Your in-progress (unsent) message survives a page reload. Type something, refresh the tab, the text is still there. The draft is cleared the moment you send — so if you refresh mid-reply, the textarea is empty and the sent message is in the conversation history above.

How the assistant decides what to suggest

Every turn, the assistant sees the page you have open (frontmatter

  • body + the schema for the page's collection) plus an optional site profile — a one-paragraph summary of what your site is about, generated by the AI Investigator. When the site profile exists, every conversation shares an opinion of the site's voice and audience.

It also has a fixed set of behavioural rules baked in: keep replies short, match the schema, propose structured edits, never invent fields. Per-site customisation isn't available yet — every site's assistant follows the same rules.

History tab interaction

When you Publish after applying AI proposals, the commit is a normal publish commit — same shape as any manual edit. The Version history tab picks it up and shows the schema-aware diff like any other commit.

Today the History tab tells apart CMS publishes from direct git pushes by their commit subject (Norcube: … gets a small sparkles icon in the timeline). Distinguishing AI-Assist publishes from manual CMS publishes is a future refinement — for now they show up together.

When it fails

The assistant has a few failure modes worth knowing about.

Not configured. If your deployment doesn't have AI credentials set up, the assistant tells you so up front and asks you to contact your platform admin.
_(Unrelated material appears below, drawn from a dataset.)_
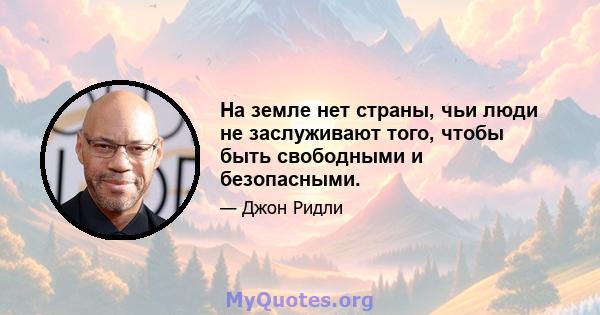 На земле нет страны, чьи люди не заслуживают того, чтобы быть свободными и безопасными.

— Джон Ридли

MyQuotes.org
The chat itself still works (no crashes), but you won't get proposals.

Conflict on apply. If you approve a proposal and another author published a change to the same page while you were thinking, the apply fails with a conflict message. Refresh the editor, ask the assistant again with the updated page in view, and re-apply.
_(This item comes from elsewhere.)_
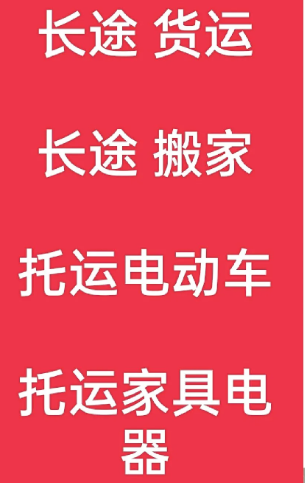 长途 货运

长途 搬家

托运电动车

托运家具电器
Stream dropped mid-reply. Network blips happen. The partial reply stays in the conversation (you'll see the cut-off text), but no proposal arrives. Re-ask.
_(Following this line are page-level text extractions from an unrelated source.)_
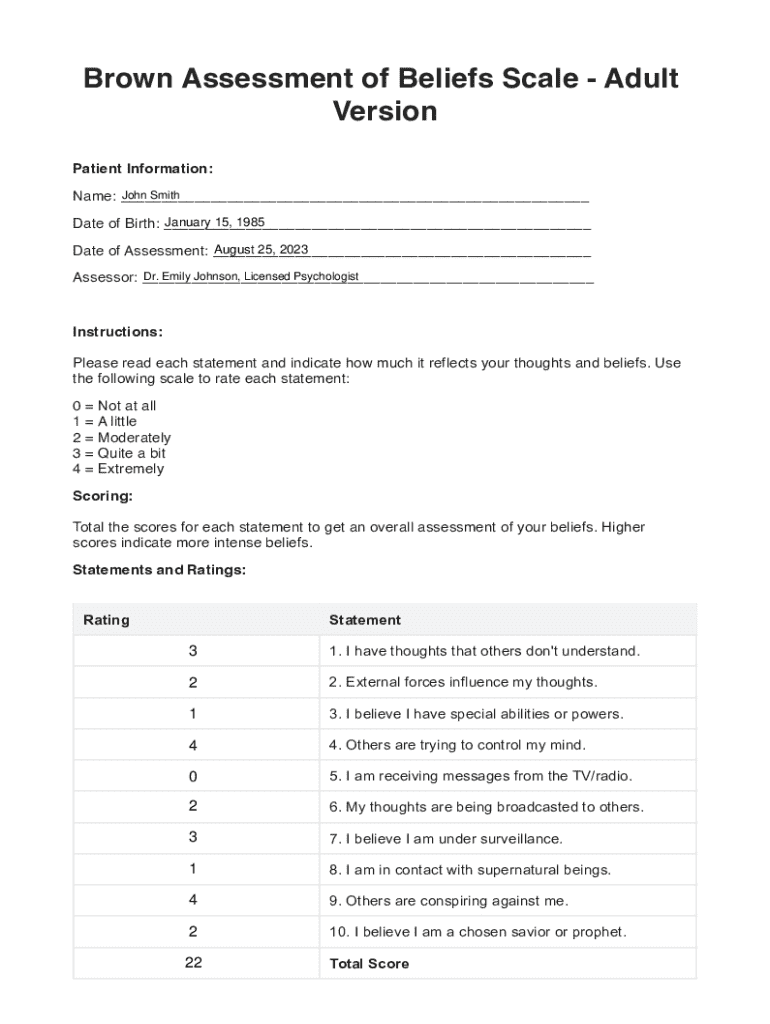 Brown Assessment of Beliefs Scale - Adult Version

Patient Information:

Name: John Smith

Date of Birth: January 15, 1985

Date of Assessment: August 25, 2023

Assessor: Dr. Emily Johnson, Licensed Psychologist

Instructions:

Please read each statement and indicate how much it reflects your thoughts and beliefs. Use the following scale to rate each statement:

0 = Not at all
1 = A little
2 = Moderately
3 = Quite a bit
4 = Extremely

Scoring:

Total the scores for each statement to get an overall assessment of your beliefs. Higher scores indicate more intense beliefs.

Statements and Ratings:

| Rating | Statement |
|---|---|
| 3 | 1. I have thoughts that others don't understand. |
| 2 | 2. External forces influence my thoughts. |
| 1 | 3. I believe I have special abilities or powers. |
| 4 | 4. Others are trying to control my mind. |
| 0 | 5. I am receiving messages from the TV/radio. |
| 2 | 6. My thoughts are being broadcasted to others. |
| 3 | 7. I believe I am under surveillance. |
| 1 | 8. I am in contact with supernatural beings. |
| 4 | 9. Others are conspiring against me. |
| 2 | 10. I believe I am a chosen savior or prophet. |
| 22 | Total Score |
Long body. Very long page bodies get summarised for the assistant — it won't have the entire body in working memory. Point it at a specific section ("rewrite the second paragraph under the pricing block") if you want it to focus on something buried deep.

Limitations to know

  • Per-page only. Conversations are scoped to one page at a time. There's no "ask about the whole site" chat yet.
  • One proposal per turn. Each reply ends with at most one proposal. The assistant can't queue follow-up proposals across turns without you re-asking.
  • No image generation. The assistant edits text + structure; it doesn't generate images or upload media. Use the media picker for that.
  • No page create / delete. The assistant edits the page you have open. Creating new pages or deleting existing ones is always your explicit action in the editor.

What's not there yet

A few refinements that are on the list but not shipped:

  • AI-Assist commits distinguishable from manual ones in the History tab.
  • Custom prompts per site — the assistant's behavioural rules are the same on every site today. Per-site overrides would let each brand define its own voice.
  • Teaching the assistant to propose block insertions / removals / reorderings. Today it can set and delete fields but doesn't suggest structural changes to arrays.